[Data supplied]
___

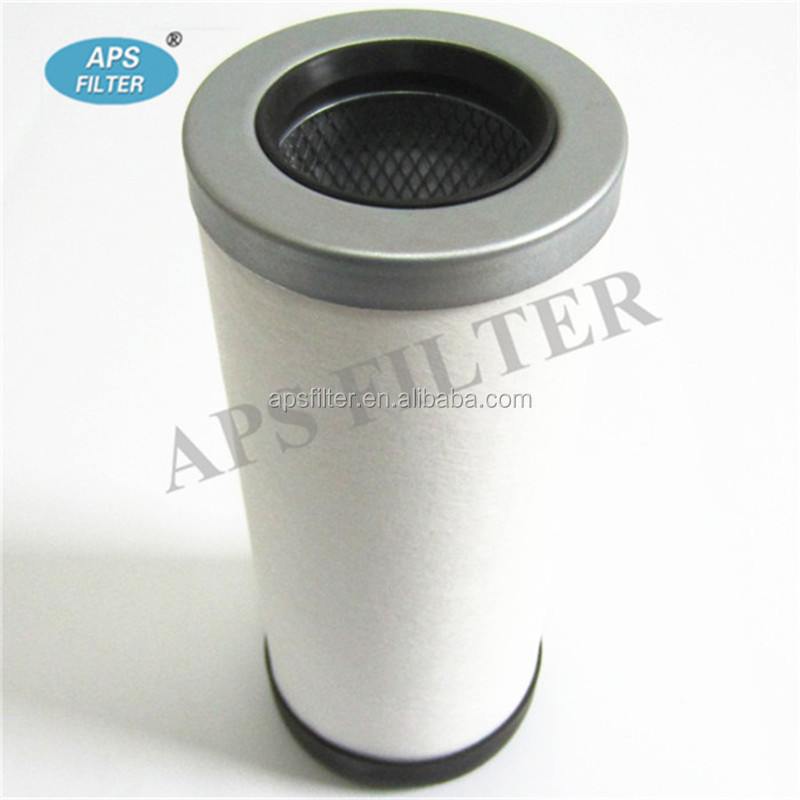 Vervanging spin-on oliefilter element A04425274 olie filter leverancier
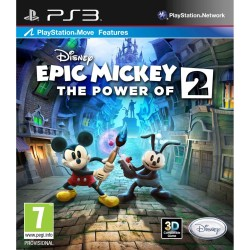 (PS3) Disney Epic Mickey 2: The Power of Two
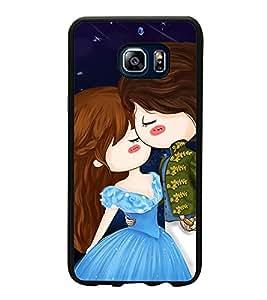 Printvisa Ultra Cute Love Couple 2D Hard Polycarbonate Designer Back Case Cover for Samsung G...
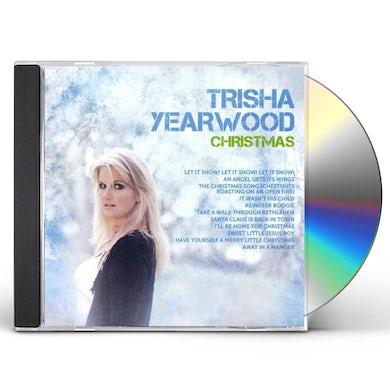 Trisha Yearwood ICON Christmas CD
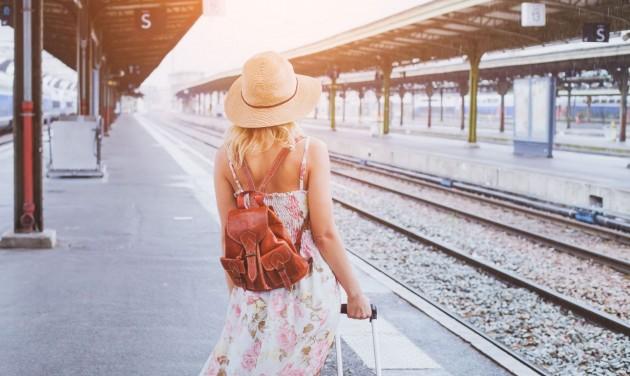 Ragaszkodnak biztonságérzetükhöz az idén utazást tervezők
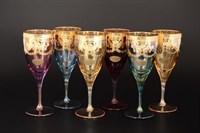 Набор бокалов для вина Liric Art Decor Veneziano Color 320мл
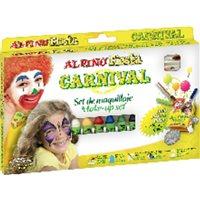 ALPINO Set Maquillaje Fiesta Básico 6 ud Colores surtido  Pincel y purpurina DL000008, (1 u.)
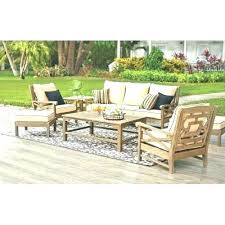 beautiful outdoor table covers rectangular restoration hardware outdoor furniture covers view in gallery patio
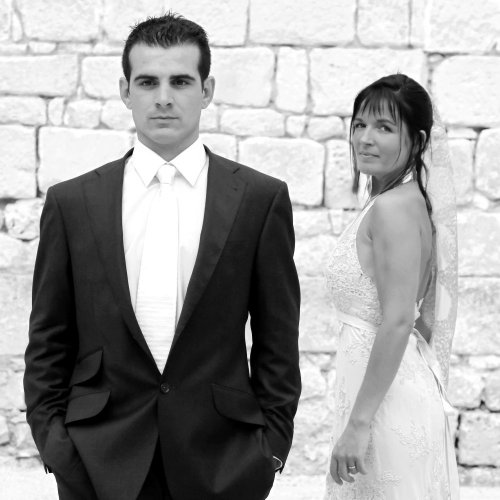 Photographe mariage - JMATHE - photo 84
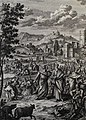 The Phillip Medhurst Picture Torah 317. The plague of lice. Exodus cap 8 vv 17-19. Pintz.jpg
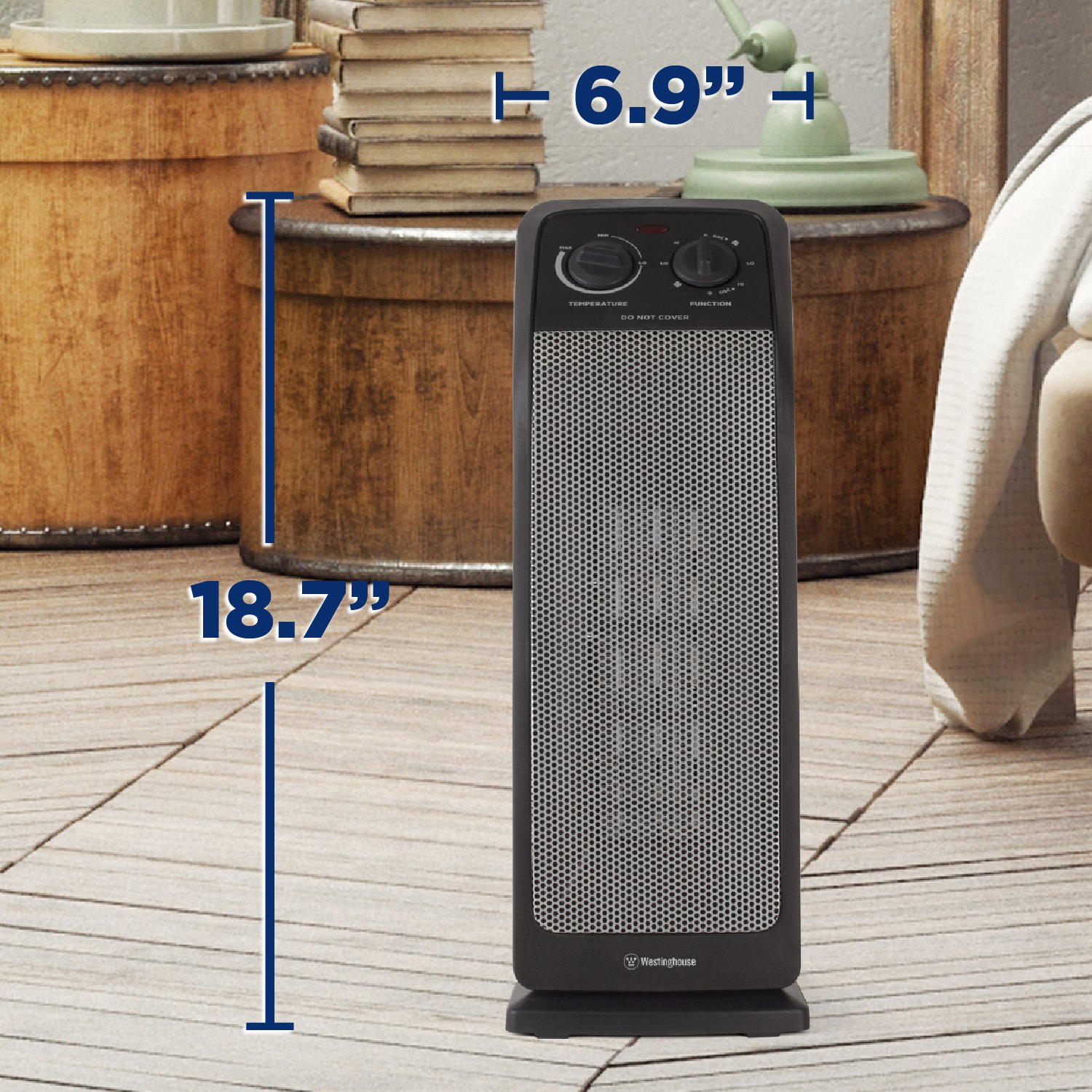 Westinghouse Ceramic Tower Heater by Westinghouse (Image #2)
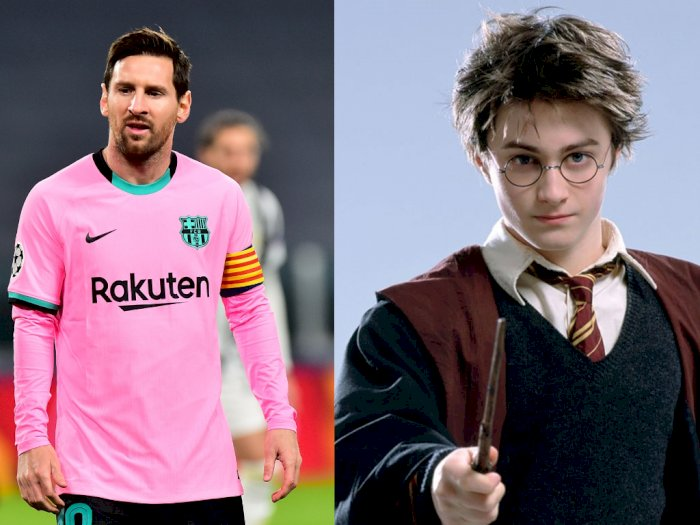 """""""Do ta hedh TV-në kur Mesi të ndalet së luajturi"""", Bobo Vieri: Ai është Herri Poteri i futbollit"""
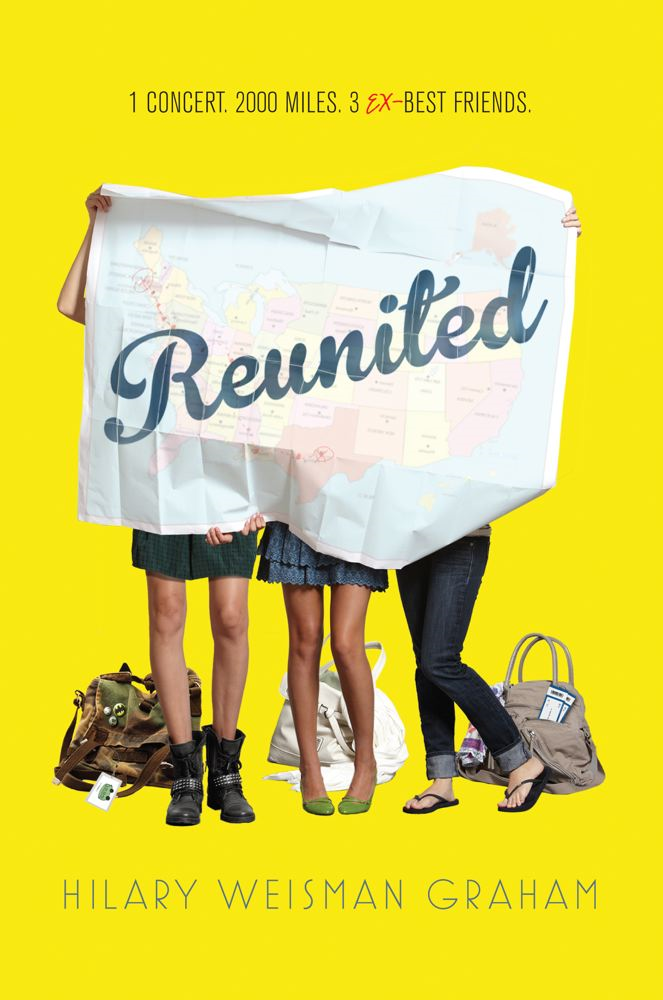Reunited By: Hilary Weisman Graham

___

[Task statement]
If a line holds a picture, skip the picture and transcribe the rest of the material exactly.

[Response]
 Vervanging spin-on oliefilter element A04425274 olie filter leverancier
 (PS3) Disney Epic Mickey 2: The Power of Two
 Printvisa Ultra Cute Love Couple 2D Hard Polycarbonate Designer Back Case Cover for Samsung G...
 Trisha Yearwood ICON Christmas CD
 Ragaszkodnak biztonságérzetükhöz az idén utazást tervezők
 Набор бокалов для вина Liric Art Decor Veneziano Color 320мл
 ALPINO Set Maquillaje Fiesta Básico 6 ud Colores surtido  Pincel y purpurina DL000008, (1 u.)
 beautiful outdoor table covers rectangular restoration hardware outdoor furniture covers view in gallery patio
 Photographe mariage - JMATHE - photo 84
 The Phillip Medhurst Picture Torah 317. The plague of lice. Exodus cap 8 vv 17-19. Pintz.jpg
 Westinghouse Ceramic Tower Heater by Westinghouse (Image #2)
 """""""Do ta hedh TV-në kur Mesi të ndalet së luajturi"""", Bobo Vieri: Ai është Herri Poteri i futbollit"""
Reunited By: Hilary Weisman Graham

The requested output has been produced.